I’m using migrate-mongo to run migrations against our Mongo Cloud Atlas database. It is a simple wrapper that allows us to roll forward and back changes and makes it easy to wrap these updates in transactions. A migration typically looks like this:
module.exports = {
async up(db, client) {
const session = client.startSession();
try {
await session.withTransaction(async () => {
db.collection('solutions').updateMany({ ...filter }, { ...changes }, { session });
})
} finally {
session.endSession();
}
}
async down(db, client) {
// roll back changes in `up` method
}
}
In all cases we use transactions so that if a migration fails for whatever reason I don’t have to rebuild the database from a backup which is fairly time consuming and results in undesirable downtime.
I want to embed a currently referenced resource in a collection, and am struggling to do this with a transaction. We have a collection of solutions which each have an array of report IDs. I’d like to update this so that each solution has a single embedded report object, and then drop the reports collection.
This was my first naive attempt:
const session = client.startSession();
try {
await session.withTransaction(async () => {
const solutions = await db.collection('solutions').aggregate([
{ $addFields: { report: { $last: '$reports' } } },
{
$lookup: {
from: 'reports',
let: { reportId: '$report' },
pipeline: [
{ $match: { $expr: { $eq: ['$_id', '$$reportId'] } } },
{ $project: { _id: 0 } },
],
as: 'report',
},
},
{ $unwind: '$report' },
{ $project: { reports: 0 } },
]).toArray();
const changes = solutions.map((solution) => {
return {
updateOne: {
filter: { _id: solution._id },
update: { $set: { report: solution.report }, $unset: { reports: true } }
}
}
})
await db.collection('solutions').blukWrite(changes, { session });
});
} finally {
await db.collection('reports').drop();
session.endSession();
}
This runs fine on a smaller dataset, but on our production database with ~180k solution records it falls over, due to lack of memory or the following error:
WriteConflict error: this operation conflicted with another operation. Please retry your operation or multi-document transaction
Copying records into memory and updating an entire collection with blukWrite
seems like a bad idea because there’s always a potential to hit a memory issue, and you can’t be sure how many records the collection has grown to by the time you run the migration.

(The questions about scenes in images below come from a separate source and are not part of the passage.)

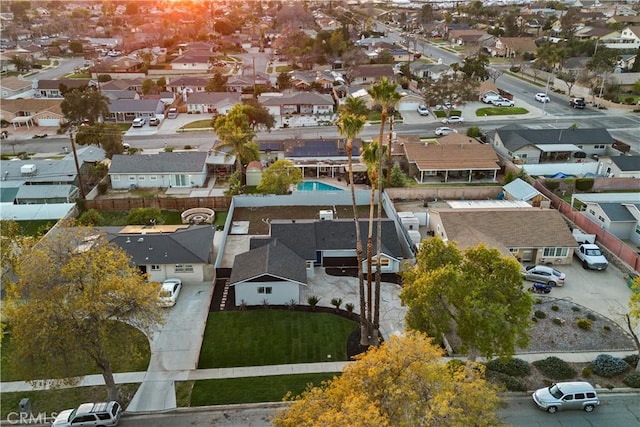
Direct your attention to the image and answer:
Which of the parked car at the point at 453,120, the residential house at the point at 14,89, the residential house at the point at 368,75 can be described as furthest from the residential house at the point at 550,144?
the residential house at the point at 14,89

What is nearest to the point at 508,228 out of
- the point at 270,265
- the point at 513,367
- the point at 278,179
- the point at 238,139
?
the point at 513,367

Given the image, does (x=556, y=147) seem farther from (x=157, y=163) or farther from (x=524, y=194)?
(x=157, y=163)

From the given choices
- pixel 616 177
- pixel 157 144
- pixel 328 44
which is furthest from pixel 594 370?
pixel 328 44

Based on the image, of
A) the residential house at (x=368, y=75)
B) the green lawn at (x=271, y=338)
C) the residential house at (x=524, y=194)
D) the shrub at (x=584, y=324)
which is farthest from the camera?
the residential house at (x=368, y=75)

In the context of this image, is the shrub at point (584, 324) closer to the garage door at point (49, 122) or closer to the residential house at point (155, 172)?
the residential house at point (155, 172)

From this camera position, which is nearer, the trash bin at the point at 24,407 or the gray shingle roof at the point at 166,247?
the trash bin at the point at 24,407

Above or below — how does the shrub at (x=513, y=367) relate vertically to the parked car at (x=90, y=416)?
below

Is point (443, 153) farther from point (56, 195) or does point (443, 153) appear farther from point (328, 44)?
point (328, 44)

This was my second attempt:
const session = client.startSession();
const MAX_RECORDS = 10000;
let i = 0;
try {
await session.withTransaction(async () => {
while(lastCount === MAX_RECORDS) {
const solutions = await db.collection('solutions').aggregate([
{ $limit: MAX_RECORDS },
{ $skip: MAX_RECORDS * i },
// ... rest of pipeline
]).toArray();
const changes = solutions.map((solution) => {
// ... removed for brevity
})
await db.collection('solutions').blukWrite(changes, { session });
lastCount = solutions.length;
i++;
}
});
} finally {
await db.collection('reports').drop();
session.endSession();
}
My hope here being that we could run the migration in chunks, but after some time it didn’t seem like the migration was running. I added logging, but nothing was printing to the console, so I abandoned this approach.

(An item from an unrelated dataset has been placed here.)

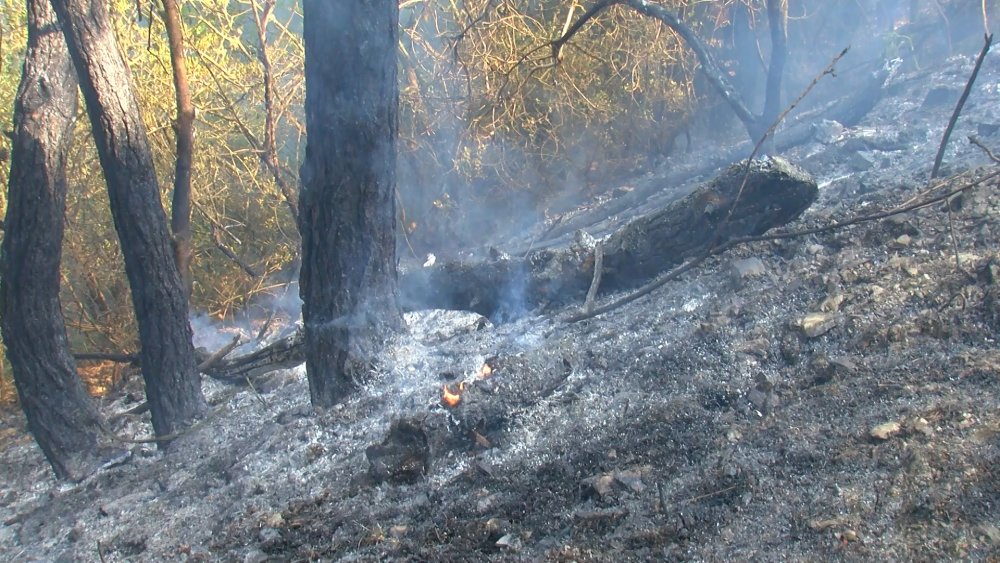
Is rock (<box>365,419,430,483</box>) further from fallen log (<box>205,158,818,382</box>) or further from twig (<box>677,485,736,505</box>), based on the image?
fallen log (<box>205,158,818,382</box>)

Finally I decided to use a $merge
stage and write an atomic aggregate pipeline:
const solutions = await db.collection('solutions').aggregate([
// ... existing pipeline
{
$merge: {
into: 'solutions',
on: '_id',
whenMatched: 'replace',
whenNotMatched: 'discard',
},
}
])
await db.collection('reports').drop();
This works as expected and I’ve tested it against a full dataset on a staging database. However transactions cannot be used with aggregations that use a $merge
stage. Presumably because the data is being overwritten in-place using a write stream or something.
So my questions are as follows:
- Is there an approach to embedding records from another collection that can be done using a transaction on 180k+ records?
- Is loading large numbers of records into memory during a migration considered bad practice?
- Is there a preferred method to chunking updates / migrations when using a transaction?
- Am I overly worrying about running a
$merge
aggregation on a production database, given that a) there will be a backup available and b) we’ll be in maintenance mode when the migration is run?
Thanks for your time!